Como se ha dicho, la derecha tiene ahora una fuerza electoral competitiva, por primera vez desde el triunfo de Yrigoyen en 1916. Por eso el establishment confía en una variante relativamente “pacífica” de las incursiones autoritarias, a diferencia de las del siglo pasado. Confía además en que puede lograr un clima de indiferencia social y política, más o menos como consiguió por vías de extrema violencia en los tiempos de la última dictadura. Surge entonces la pregunta, con qué herramientas cuentan quienes sostienen los derechos del trabajo, los principios de la igualdad social, la plena libertad de expresión -hoy conculcada “de facto” por la plenitud del dominio de las grandes corporaciones mediáticas, que se beneficia de la pasividad estatal adornada por la idea de que las emisoras estatales no tienen que “hacer política”. Es un mundo distópico: todos tienen derecho a la plena libertad de palabra menos los gobiernos democráticamente electos por la ciudadanía.

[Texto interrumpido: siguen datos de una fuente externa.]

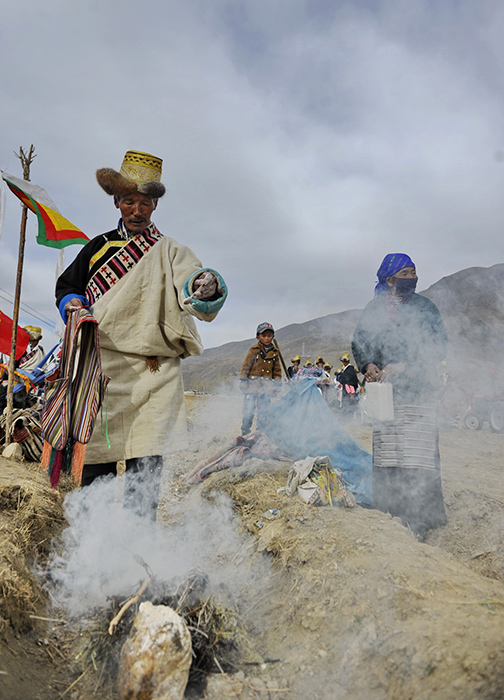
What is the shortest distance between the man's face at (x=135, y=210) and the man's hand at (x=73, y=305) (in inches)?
21.7

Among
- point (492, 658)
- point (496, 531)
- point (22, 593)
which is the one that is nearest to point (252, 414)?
point (496, 531)

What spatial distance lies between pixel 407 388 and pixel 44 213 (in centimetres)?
582

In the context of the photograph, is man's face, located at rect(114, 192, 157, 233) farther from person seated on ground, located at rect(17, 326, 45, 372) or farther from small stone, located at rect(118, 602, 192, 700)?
person seated on ground, located at rect(17, 326, 45, 372)

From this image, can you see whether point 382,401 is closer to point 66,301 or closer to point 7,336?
point 66,301

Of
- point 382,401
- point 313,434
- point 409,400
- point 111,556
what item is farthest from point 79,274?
point 313,434

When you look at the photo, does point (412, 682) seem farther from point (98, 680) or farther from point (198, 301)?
point (198, 301)

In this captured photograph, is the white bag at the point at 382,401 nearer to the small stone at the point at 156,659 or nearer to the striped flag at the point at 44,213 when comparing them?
the small stone at the point at 156,659

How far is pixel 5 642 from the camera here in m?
1.66

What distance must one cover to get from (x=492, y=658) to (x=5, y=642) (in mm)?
1667

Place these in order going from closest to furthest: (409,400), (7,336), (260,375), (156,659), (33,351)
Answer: (156,659) → (409,400) → (7,336) → (260,375) → (33,351)

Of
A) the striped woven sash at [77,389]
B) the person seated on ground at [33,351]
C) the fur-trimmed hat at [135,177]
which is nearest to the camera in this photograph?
the striped woven sash at [77,389]

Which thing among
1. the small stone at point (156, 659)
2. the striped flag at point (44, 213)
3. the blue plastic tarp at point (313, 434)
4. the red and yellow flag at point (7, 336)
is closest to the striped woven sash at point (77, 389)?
the small stone at point (156, 659)

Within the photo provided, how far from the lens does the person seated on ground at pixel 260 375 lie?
710cm

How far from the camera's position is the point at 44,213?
6652mm
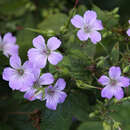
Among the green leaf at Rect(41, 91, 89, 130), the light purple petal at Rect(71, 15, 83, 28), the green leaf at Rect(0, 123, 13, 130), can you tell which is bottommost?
the green leaf at Rect(0, 123, 13, 130)

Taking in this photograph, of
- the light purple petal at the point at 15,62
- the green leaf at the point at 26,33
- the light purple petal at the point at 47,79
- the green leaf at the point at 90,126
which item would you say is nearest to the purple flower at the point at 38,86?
the light purple petal at the point at 47,79

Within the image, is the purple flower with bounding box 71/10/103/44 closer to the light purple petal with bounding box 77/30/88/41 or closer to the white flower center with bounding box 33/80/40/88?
the light purple petal with bounding box 77/30/88/41

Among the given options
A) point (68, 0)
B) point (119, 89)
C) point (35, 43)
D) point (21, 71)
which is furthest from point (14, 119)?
point (68, 0)

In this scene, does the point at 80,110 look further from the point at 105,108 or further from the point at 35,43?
the point at 35,43

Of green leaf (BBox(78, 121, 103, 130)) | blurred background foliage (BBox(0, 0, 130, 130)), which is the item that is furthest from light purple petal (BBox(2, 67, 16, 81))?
green leaf (BBox(78, 121, 103, 130))

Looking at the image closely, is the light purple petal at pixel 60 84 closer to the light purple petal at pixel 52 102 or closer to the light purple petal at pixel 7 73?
the light purple petal at pixel 52 102

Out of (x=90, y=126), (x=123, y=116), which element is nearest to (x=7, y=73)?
(x=90, y=126)
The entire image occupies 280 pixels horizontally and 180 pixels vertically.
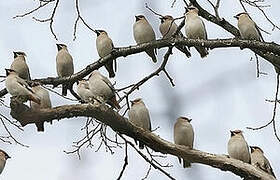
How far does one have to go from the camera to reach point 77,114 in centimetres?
543

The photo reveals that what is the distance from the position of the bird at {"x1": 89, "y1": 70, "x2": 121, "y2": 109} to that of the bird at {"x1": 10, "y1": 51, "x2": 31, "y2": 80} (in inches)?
40.3

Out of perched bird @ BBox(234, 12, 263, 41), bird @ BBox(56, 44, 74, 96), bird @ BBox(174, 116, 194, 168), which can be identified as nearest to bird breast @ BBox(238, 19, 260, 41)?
perched bird @ BBox(234, 12, 263, 41)

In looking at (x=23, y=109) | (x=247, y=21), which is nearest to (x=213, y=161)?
(x=23, y=109)

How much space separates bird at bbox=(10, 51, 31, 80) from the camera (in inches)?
310

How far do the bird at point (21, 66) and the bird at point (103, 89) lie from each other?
102cm

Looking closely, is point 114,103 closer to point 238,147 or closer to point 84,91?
point 84,91

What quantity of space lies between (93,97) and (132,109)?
493 millimetres

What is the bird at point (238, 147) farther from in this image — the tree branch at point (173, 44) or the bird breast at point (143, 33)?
the bird breast at point (143, 33)

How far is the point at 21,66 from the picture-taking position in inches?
314

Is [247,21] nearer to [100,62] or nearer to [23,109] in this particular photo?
[100,62]

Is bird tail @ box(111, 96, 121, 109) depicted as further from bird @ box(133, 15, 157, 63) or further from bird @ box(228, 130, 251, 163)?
bird @ box(133, 15, 157, 63)

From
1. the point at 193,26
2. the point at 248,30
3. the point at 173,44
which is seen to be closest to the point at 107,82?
the point at 173,44

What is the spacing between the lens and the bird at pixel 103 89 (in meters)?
7.09

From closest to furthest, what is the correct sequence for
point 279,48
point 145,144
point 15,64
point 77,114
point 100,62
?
point 77,114
point 145,144
point 279,48
point 100,62
point 15,64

Está notablemente claro que Cristina Kirchner es el obstáculo largamente principal en el plan ideado para conseguir una “democracia ideal”. Una en la que no haga falta represión violenta ni proscripción política (excepto la de “una mujer”). Lo mínimo a lo que se debería aspirar en un país y un pueblo con la historia de lucha y de rebeldía que tiene el nuestro, es que no permitamos que el plan se consume. Sin embargo, no han de faltar quienes crean que la proscripción de Cristina pueda allanar el camino de su propia “posición en la política”. Que el país con Cristina excluida del juego democrático logre “pacificarse”, terminar con la grieta, saltar el antagonismo. Esa historia ya la vivimos los argentinos y argentinas. Parafraseando a Brecht “primero se llevaron a Cristina y no me importó”.